Lo primero que me llamó la atención al visitar el taller de Juan y Paloma Garrido fue el sorprendente contraste entre lo viejo y lo nuevo, entre lo antiguo y lo absolutamente moderno. Dispersas por el taller familiar había una gran variedad de herramientas manuales tradicionales, concediéndole más la apariencia de un estudio dieciochesco de utensilios de platería compilado por Diderot que la de un taller contemporáneo. Era evidente que las relaciones personales entre el material, las herramientas y aquellos que las manejaban tenían una gran riqueza histórica y representaban una tradición excepcional en vías de desaparición. En el caso de los Garrido, preservar el arte de la platería es un legado familiar, comenzado por Damián hace cincuenta años y continuado hoy en día por sus dos hijos, Juan y Paloma. El resultado de su dedicado enfoque no es sólo un producto de altísima calidad sino también un ejemplo de innovación y de modernidad. Construyendo sobre la historia que les legó su padre, Juan y Paloma abordan sus diseños con una sensibilidad vanguardista.
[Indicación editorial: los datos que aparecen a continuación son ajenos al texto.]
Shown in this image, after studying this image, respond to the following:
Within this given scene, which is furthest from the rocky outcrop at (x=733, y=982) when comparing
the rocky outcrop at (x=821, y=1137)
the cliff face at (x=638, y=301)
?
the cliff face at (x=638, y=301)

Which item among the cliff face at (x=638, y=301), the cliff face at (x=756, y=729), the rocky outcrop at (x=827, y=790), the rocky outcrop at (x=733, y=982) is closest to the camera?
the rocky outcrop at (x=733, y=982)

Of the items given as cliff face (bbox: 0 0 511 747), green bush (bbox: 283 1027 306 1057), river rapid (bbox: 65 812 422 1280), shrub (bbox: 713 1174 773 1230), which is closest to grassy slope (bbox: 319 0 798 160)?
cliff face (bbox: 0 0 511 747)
Mientras sus obras presentan la geometría y angulosidad del cubismo, una claridad radical emana de sus superficies lisas y puras, dando lugar a verdaderos estudios de volúmenes y líneas.
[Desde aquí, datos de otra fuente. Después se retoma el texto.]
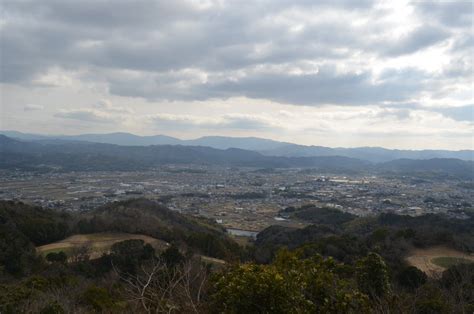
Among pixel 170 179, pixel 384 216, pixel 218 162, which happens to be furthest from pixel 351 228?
pixel 218 162

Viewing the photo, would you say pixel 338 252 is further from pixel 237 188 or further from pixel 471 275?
pixel 237 188

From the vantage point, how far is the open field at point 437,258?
86.1ft

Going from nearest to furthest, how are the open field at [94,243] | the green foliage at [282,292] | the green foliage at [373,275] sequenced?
the green foliage at [282,292], the green foliage at [373,275], the open field at [94,243]

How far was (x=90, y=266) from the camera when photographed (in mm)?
24922

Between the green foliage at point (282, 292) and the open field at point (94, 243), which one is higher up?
the green foliage at point (282, 292)

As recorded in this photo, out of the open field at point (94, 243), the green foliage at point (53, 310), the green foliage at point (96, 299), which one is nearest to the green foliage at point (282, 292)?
the green foliage at point (53, 310)

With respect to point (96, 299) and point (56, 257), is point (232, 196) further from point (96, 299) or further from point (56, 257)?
point (96, 299)

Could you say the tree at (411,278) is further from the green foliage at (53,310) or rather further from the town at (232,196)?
the town at (232,196)

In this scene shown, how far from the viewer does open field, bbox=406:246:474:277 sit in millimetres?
26250

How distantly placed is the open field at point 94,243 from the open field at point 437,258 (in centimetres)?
1926

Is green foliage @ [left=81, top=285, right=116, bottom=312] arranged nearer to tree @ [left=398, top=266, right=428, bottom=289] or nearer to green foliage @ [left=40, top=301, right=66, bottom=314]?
green foliage @ [left=40, top=301, right=66, bottom=314]

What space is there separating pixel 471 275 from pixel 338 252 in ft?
36.6

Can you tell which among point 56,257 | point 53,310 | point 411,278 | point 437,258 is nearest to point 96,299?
point 53,310

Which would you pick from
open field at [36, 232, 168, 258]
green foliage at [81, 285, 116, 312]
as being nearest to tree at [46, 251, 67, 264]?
open field at [36, 232, 168, 258]
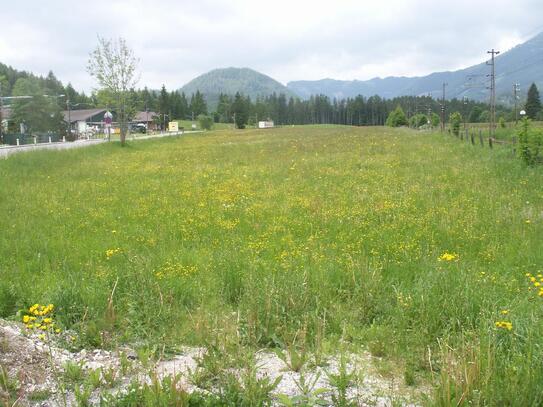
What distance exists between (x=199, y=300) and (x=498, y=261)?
4799 millimetres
La firma Juan y Paloma Garrido, uno de los más innovadores talleres de platería contemporánea, utiliza técnicas casi olvidadas para dar forma a diseños sumamente modernos que encuentran el justo equilibrio entre historia e innovación, líneas y curvas, sólidos y vacíos. Mi propio sentido del equilibrio y mi apreciación de las técnicas y los modelos antiguos, en conjunción con mi búsqueda de cosas originales y únicas, me lleva a valorar cada uno de estos diseños. En última instancia, es la belleza eterna de cada pieza lo que se convierte en la señal de su éxito.